December 7, 2023
While formal reasoning in the machine learning domain achieves remarkable success in certifying properties specified over highly complex, non-linear functions (e.g., DNNs), lifting this formal reasoning to these function’s derivatives has been severely understudied. Further, because gradient computations and more broadly differentiable programming make up the backbone of modern machine learning and are also ubiquitous in other applications like Scientific Computing and Optimization, the immediate needs of practitioners have rapidly outpaced formal development on the programming languages side.

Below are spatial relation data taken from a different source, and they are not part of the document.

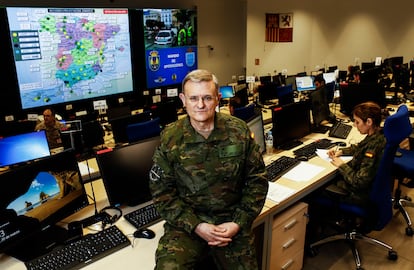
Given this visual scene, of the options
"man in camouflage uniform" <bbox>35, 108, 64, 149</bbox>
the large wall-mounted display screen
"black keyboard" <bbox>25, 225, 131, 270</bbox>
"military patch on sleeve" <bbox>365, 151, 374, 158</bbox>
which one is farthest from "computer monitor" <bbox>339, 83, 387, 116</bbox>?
the large wall-mounted display screen

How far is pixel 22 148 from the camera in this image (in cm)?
325

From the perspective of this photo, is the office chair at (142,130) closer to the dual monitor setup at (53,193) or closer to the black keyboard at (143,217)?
the dual monitor setup at (53,193)

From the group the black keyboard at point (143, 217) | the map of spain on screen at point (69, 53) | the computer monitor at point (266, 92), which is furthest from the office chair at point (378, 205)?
the map of spain on screen at point (69, 53)

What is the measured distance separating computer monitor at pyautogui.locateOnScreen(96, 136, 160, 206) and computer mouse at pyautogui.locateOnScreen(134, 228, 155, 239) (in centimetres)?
29

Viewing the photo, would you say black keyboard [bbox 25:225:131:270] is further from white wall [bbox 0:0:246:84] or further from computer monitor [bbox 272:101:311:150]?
white wall [bbox 0:0:246:84]

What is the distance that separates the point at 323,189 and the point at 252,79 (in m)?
3.72

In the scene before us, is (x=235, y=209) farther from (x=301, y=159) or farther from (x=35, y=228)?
(x=301, y=159)

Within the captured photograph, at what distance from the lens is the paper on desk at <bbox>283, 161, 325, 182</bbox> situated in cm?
268

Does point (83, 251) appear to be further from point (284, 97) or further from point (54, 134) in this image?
point (284, 97)

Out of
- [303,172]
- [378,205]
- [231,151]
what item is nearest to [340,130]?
[303,172]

To address these challenges, I present a framework for abstract interpretation of Differentiable Programming and Automatic Differentiation (AD) and show how this idea allows us to cleanly, formally, and compositionally reason about both a function (e.g., DNN, scientific model or optimization objective) and its derivatives in a sound manner, even in the face of points of non-differentiability. I also show how this framework can be generalized to arbitrary orders of derivatives as well as instantiated with more expressive abstract domains to further improve the generality and precision. I will lastly conclude by showing how to leverage the structure of AD computations to optimally synthesize AD abstractions for the chain rule, product rule and quotient rule, thus maximizing the precision of the abstract interpretation.

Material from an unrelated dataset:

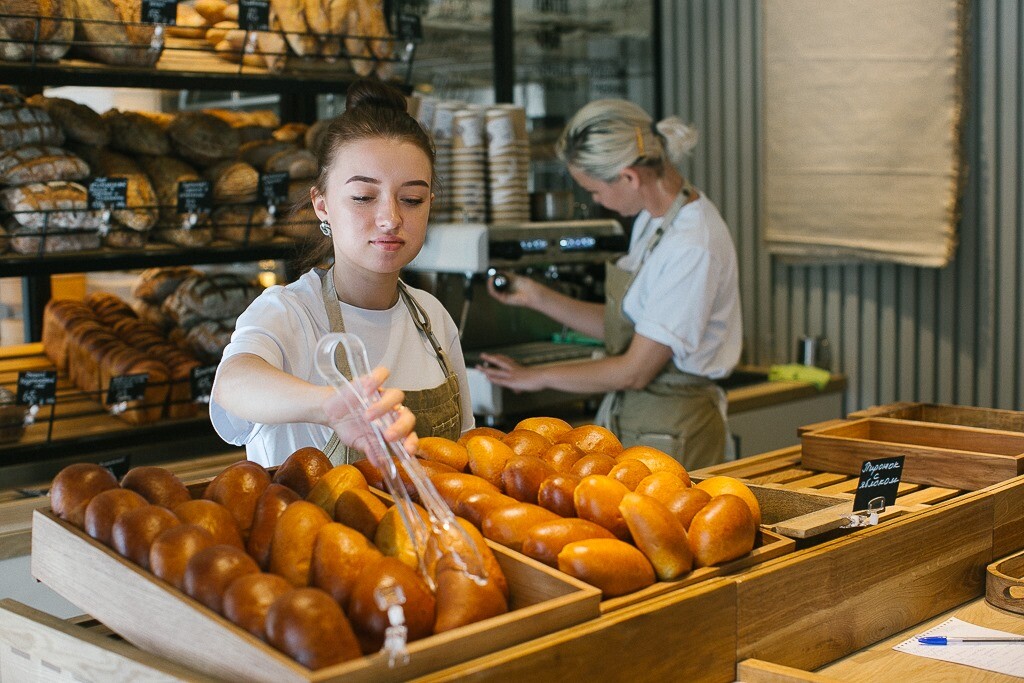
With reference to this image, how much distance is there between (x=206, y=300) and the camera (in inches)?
119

With this work, we make the first step toward unlocking the potential to define, analyze and verify a brand-new set of formal properties expressed over derivatives, for a broad and general class of programs
About Jacob Laurel Scott (UIUC)
Jacob Laurel is a final year Computer Science PhD Candidate at the University of Illinois Urbana-Champaign advised by Prof. Sasa Misailovic. Jacob’s research interests center upon applying insights from continuous mathematics to build program analyses for differentiable and probabilistic programming. His current research focuses on building precise, general and scalable static analyses for Automatic Differentiation. He has published in conferences including POPL, OOPSLA, ESOP, DAC, DATE, CVPR and ICLR. He received a Sloan UCEM Scholarship as well as a Mavis Future Faculty Fellowship for his contributions. He earned bachelors degrees in both Electrical Engineering and Applied Mathematics (Scientific Computation Track) at the University of Alabama at Birmingham.